─── Raw records ───

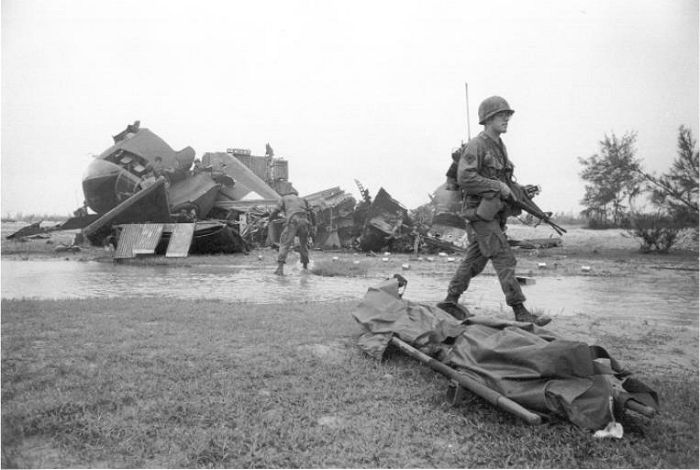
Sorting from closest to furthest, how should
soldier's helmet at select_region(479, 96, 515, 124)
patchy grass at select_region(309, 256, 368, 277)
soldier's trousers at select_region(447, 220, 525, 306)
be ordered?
soldier's trousers at select_region(447, 220, 525, 306), soldier's helmet at select_region(479, 96, 515, 124), patchy grass at select_region(309, 256, 368, 277)

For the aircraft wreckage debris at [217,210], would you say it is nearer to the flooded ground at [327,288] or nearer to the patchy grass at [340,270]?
the flooded ground at [327,288]

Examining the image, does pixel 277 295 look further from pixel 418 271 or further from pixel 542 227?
pixel 542 227

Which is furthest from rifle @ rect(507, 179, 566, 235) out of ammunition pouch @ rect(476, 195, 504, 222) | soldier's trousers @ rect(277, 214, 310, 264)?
soldier's trousers @ rect(277, 214, 310, 264)

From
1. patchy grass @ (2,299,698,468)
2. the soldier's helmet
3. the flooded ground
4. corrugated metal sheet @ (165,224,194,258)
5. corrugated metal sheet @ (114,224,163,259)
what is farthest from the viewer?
corrugated metal sheet @ (165,224,194,258)

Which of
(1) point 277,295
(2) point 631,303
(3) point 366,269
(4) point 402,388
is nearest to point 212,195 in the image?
(3) point 366,269

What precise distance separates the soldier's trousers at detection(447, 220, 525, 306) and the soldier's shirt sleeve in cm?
35

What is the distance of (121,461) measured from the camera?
2318 mm

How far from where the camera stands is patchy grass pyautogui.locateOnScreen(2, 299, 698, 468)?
242 cm

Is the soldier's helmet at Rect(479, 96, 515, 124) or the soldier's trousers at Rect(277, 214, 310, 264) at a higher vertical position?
the soldier's helmet at Rect(479, 96, 515, 124)

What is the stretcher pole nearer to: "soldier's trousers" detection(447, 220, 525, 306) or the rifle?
"soldier's trousers" detection(447, 220, 525, 306)

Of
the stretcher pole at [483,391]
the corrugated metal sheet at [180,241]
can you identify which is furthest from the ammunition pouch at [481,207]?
the corrugated metal sheet at [180,241]

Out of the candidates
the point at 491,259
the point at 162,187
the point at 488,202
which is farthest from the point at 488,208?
the point at 162,187

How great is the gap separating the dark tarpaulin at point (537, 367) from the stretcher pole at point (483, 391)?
7 cm

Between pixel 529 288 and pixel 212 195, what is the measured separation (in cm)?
1425
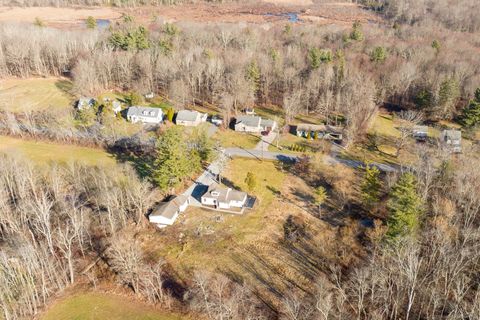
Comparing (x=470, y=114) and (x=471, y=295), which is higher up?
(x=470, y=114)

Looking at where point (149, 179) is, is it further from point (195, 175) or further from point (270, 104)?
point (270, 104)

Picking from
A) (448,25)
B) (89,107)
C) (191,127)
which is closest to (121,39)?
(89,107)

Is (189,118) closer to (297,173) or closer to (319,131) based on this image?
(319,131)

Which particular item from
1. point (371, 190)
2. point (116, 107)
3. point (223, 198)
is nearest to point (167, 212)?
point (223, 198)

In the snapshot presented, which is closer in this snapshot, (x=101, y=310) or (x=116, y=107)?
(x=101, y=310)

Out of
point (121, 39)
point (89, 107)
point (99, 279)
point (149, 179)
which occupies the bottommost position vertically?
point (99, 279)

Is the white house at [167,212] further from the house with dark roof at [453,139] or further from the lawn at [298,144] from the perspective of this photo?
the house with dark roof at [453,139]

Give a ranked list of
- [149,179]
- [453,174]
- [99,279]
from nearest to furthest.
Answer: [99,279], [453,174], [149,179]
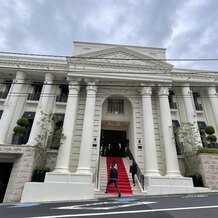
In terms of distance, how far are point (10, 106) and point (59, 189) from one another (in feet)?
27.8

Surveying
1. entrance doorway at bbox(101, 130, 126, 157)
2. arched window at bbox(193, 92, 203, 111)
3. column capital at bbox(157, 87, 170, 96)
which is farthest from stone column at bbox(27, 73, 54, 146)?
arched window at bbox(193, 92, 203, 111)

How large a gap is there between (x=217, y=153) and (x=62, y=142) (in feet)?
36.5

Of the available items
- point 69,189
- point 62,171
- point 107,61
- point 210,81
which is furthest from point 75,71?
point 210,81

───

→ **Task statement**
Set down the lines again, from the line with "In the snapshot" through the final line, leaving out the pictures.

→ **Reply**
In the snapshot presented, which is closer in this snapshot, (x=101, y=310) or (x=116, y=107)?
(x=101, y=310)

Out of
point (121, 39)
point (89, 107)
point (99, 279)
point (149, 179)
which occupies the bottommost position vertically?
point (99, 279)

Is the white house at [167,212] further from the house with dark roof at [453,139] or further from the lawn at [298,144] from the perspective of this photo?
the house with dark roof at [453,139]

Give a ranked list of
- [149,179]
- [453,174]
- [99,279]
from nearest to furthest.
Answer: [99,279], [453,174], [149,179]
In terms of distance, how far are point (10, 106) and point (59, 189) from one another (in feet)?
27.8

Surveying
1. entrance doorway at bbox(101, 130, 126, 157)
2. arched window at bbox(193, 92, 203, 111)
3. column capital at bbox(157, 87, 170, 96)
which is farthest from stone column at bbox(27, 73, 54, 146)?
arched window at bbox(193, 92, 203, 111)

How large a gap is there between (x=217, y=153) and (x=62, y=142) (in feet)?
36.5

Of the available items
- point 69,189
- point 62,171
- point 107,61
- point 210,81
which is furthest from point 75,71?
point 210,81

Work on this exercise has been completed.